I would love to see actual pictures of what this thing looked like instead of these mostly AI-generated mockups I’m playing with here. We actually have someone on our team who was involved with the Apple car project, our suspension engineering guru Huibert Mees, but, of course, he’s NDA’d within an inch of his life so he can’t reveal anything, but he was able to tell me this:
“I worked on the Apple car for 3 1/2 years and I can honestly say it was the only time in my career I worked for years with absolutely nothing to show for it.”
I think that must sum up the feelings of many of the people on the Apple car team, because, of course, there was no product. But if there had been, it seems that it would have looked like a glossy, sleek minivan, only available in white.
It was to have an expensive optional rubbery plastic case to go around it in case it hit anything, to prevent damage in most incidents, but allow catastrophic breakage every now and then that would require buying a new one.
Mission creep.
Our car is going to have lasers! And an onboard fridge! And, and foot massagers! A movie theater! And a no girls allowed sign! Yeah!
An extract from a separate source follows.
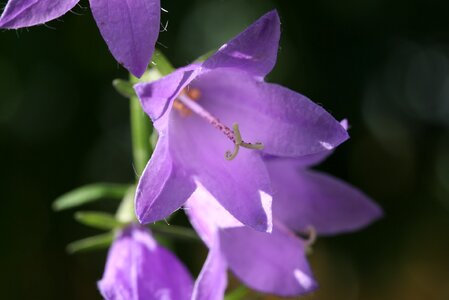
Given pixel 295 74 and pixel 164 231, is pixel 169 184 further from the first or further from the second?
pixel 295 74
Yip, G5 mobile phones have not transformed the world — not even sure if Apple has bothered with them — mine is reasonably recent and only has G4.
And G5 boosters said it would enable autonomous cars, no problem. (Also just need to touch the screen logistics and whole lot of other baloney).
Never mind they are already talking up G6…
So wait…making cars is HARD?!?!
Maybe now the VW ID-Buzz can take some inspiration and make itself a little more fun to look at.
I find the secrecy of Apple’s car/autonomy project interesting. Other autonomy projects were making magical predictions with crazy timelines,while Apple kept quiet and got on with it.
Was this wisdom on apple’s part? Did they realize right from the start how fiendishly difficult it would be? Or are they always secretive?
I almost want to give them credit for the former just on the basis of them NOT behaving like the others!
Apple has a very secretive product development culture. The iPod, iPhone, and most other Steve Jobs era products were developed in secret. Supposedly even other teams within the company knew very little, if anything. As Apple’s products became popular and product designs started to be leaked to the media, Steve Jobs was supremely bothered by the leaks. Leaking product info was a great way to get fired and sued.
So yes, Apple is always secretive, but this one was kept under wraps more successfully than some of their other new products.
Maybe they wanted to pull off the idea of their cars ‘talking’ to each other as part of automated driving, but figured out a really user-friendly but closed vehicle ecosystem with overpriced proprietary hardware that only a portion of the world will adopt won’t be as profitable as other parts of their business. /s
Darn, I wanted to argue with apple fans that steve jobs did not invent the car.
I know I’m in the minority of folks who enjoy driving, but all this fuss to get to level 5 autonomous driving? I think it’s silly. It’s like creating individualized public transportation devices. Just create an elevated lane and put the NPC folks up there in their pods for the commute. I’ll happily zoom around underneath while rowing my own gears.
If this is the design I’m actually disappointed that Apple dropped it. Maybe this would have sparked a new interest in minivans instead of those horrible car utility vehicles.
The light blue design with white-wall tires is incredibly ugly – about as bad as the Cyber Truck. It’s no wonder the engineers and designers kept quitting. Who would want to be professionally associated with that awful thing?
They COULD have made something incredibly beautiful, but they swung and missed, and fell down, then quit the game.